:: Task directions ::
Find each line below where the word "marking" occurs, and copy it.

(Saved entries)
.....

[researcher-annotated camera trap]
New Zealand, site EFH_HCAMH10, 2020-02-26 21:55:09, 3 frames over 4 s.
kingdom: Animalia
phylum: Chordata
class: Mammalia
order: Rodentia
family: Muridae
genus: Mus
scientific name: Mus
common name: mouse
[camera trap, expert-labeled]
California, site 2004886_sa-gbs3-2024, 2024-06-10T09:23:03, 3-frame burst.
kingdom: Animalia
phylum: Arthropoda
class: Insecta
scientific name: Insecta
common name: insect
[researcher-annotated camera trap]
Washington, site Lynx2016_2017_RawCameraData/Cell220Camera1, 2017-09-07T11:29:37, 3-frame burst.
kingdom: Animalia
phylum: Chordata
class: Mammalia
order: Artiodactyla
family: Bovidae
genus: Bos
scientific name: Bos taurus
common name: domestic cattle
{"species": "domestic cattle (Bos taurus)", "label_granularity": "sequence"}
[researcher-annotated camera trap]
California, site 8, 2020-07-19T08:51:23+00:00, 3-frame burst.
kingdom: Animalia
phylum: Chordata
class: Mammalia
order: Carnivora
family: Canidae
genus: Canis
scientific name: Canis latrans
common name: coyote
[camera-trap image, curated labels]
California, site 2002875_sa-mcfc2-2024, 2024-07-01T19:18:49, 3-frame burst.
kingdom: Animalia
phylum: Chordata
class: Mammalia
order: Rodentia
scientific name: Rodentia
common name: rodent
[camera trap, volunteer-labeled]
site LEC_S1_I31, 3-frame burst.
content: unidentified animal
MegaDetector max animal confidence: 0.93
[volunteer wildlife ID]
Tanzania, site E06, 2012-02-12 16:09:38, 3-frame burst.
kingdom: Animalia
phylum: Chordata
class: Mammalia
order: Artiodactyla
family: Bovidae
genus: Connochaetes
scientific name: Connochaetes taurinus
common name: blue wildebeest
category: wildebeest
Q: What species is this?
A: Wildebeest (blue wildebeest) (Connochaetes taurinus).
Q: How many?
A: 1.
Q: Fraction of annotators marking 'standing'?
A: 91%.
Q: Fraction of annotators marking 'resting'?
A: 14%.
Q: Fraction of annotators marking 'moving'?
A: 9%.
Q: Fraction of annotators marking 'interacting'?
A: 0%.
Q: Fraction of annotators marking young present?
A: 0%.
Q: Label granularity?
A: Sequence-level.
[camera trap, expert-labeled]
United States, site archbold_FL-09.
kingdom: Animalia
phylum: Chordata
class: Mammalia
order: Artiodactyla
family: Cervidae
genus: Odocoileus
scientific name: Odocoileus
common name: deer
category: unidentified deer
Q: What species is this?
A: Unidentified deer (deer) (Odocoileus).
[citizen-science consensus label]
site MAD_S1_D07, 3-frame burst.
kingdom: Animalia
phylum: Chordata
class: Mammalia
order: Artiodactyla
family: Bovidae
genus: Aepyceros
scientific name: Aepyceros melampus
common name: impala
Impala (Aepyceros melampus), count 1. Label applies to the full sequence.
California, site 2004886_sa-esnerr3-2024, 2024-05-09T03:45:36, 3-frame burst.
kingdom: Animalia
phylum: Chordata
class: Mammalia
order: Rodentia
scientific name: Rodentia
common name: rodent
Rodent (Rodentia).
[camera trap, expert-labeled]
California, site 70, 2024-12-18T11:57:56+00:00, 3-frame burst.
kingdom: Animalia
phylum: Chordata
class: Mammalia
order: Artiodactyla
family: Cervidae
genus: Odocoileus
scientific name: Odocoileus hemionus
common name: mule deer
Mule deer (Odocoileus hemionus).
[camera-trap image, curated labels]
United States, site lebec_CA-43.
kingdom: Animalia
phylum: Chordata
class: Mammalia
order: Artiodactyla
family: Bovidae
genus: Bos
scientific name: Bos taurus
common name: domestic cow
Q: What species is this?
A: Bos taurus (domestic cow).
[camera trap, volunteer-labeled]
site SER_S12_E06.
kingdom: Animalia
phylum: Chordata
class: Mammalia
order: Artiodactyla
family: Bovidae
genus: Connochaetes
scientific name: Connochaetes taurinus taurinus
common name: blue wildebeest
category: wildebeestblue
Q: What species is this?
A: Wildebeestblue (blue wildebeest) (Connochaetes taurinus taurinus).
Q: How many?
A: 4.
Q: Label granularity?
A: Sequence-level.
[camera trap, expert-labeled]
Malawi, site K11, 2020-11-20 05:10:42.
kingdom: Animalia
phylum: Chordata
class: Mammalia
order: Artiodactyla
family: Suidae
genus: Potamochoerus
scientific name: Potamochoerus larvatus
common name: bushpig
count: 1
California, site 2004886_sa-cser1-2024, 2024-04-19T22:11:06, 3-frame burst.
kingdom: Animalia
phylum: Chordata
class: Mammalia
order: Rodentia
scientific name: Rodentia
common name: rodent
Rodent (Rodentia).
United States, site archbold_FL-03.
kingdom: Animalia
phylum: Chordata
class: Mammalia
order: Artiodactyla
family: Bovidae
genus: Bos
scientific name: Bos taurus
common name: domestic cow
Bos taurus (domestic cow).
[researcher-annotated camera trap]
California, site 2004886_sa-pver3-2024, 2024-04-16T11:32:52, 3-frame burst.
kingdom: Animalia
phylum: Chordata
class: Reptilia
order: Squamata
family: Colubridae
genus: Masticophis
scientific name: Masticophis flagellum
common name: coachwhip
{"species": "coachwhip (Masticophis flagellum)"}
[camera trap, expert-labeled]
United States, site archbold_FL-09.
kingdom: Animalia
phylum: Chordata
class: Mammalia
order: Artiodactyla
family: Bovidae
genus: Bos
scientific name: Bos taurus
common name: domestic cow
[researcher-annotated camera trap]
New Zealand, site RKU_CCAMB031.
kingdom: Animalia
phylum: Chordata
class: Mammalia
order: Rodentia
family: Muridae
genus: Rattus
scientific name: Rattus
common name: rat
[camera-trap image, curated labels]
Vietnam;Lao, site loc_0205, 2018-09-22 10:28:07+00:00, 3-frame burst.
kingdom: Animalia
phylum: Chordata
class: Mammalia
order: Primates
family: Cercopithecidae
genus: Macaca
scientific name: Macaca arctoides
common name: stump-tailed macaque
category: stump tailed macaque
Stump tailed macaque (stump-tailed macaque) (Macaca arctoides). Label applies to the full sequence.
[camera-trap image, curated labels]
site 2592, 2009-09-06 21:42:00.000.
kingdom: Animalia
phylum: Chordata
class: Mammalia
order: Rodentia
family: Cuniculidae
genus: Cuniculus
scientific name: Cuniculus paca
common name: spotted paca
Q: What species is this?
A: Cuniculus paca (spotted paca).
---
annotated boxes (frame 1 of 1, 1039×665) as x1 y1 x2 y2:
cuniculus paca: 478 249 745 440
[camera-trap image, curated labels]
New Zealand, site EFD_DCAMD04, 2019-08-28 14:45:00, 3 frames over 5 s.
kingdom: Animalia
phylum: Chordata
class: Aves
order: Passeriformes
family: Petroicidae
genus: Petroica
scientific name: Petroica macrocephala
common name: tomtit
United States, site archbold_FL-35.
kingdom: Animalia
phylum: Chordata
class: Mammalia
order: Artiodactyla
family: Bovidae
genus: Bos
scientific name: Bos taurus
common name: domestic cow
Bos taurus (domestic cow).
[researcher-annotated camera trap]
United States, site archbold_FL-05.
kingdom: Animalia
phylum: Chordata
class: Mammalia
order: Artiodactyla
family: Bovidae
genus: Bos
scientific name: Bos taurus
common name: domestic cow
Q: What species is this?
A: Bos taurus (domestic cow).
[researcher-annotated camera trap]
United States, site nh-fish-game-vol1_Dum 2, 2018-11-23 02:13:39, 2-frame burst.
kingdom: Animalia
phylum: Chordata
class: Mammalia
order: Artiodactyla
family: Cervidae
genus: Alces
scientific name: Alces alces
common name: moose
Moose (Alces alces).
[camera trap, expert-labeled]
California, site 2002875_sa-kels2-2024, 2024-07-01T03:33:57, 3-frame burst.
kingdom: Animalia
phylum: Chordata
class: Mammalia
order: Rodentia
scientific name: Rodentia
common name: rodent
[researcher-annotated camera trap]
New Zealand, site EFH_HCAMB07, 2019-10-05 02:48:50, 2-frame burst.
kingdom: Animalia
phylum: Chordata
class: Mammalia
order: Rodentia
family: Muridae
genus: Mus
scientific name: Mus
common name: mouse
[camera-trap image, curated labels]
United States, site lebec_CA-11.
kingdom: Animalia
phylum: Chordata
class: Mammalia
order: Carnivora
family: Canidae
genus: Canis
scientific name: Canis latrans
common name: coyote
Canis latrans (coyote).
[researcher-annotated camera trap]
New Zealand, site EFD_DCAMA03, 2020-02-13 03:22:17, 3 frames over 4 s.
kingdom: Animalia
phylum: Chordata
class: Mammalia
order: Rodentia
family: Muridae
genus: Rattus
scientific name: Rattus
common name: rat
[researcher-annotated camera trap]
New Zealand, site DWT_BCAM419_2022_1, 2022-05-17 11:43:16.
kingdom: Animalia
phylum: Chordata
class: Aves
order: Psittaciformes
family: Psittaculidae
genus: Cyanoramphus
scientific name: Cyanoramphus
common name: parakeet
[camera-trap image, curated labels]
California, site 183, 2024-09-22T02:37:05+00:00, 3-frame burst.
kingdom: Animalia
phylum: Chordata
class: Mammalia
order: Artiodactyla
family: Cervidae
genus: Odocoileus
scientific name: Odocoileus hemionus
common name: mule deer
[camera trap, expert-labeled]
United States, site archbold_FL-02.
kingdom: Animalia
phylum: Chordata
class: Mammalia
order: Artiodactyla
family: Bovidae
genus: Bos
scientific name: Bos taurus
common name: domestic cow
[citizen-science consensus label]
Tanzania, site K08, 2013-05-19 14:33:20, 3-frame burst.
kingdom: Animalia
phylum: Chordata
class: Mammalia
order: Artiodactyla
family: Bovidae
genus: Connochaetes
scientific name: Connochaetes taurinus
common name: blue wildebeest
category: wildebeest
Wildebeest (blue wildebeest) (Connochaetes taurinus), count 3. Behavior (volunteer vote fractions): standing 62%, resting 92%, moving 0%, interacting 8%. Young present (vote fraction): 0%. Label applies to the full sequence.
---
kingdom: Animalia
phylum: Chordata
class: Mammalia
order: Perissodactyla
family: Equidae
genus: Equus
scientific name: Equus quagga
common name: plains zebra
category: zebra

.....

:: Task solution ::
Q: Fraction of annotators marking 'standing'?
Q: Fraction of annotators marking 'resting'?
Q: Fraction of annotators marking 'moving'?
Q: Fraction of annotators marking 'interacting'?
Q: Fraction of annotators marking young present?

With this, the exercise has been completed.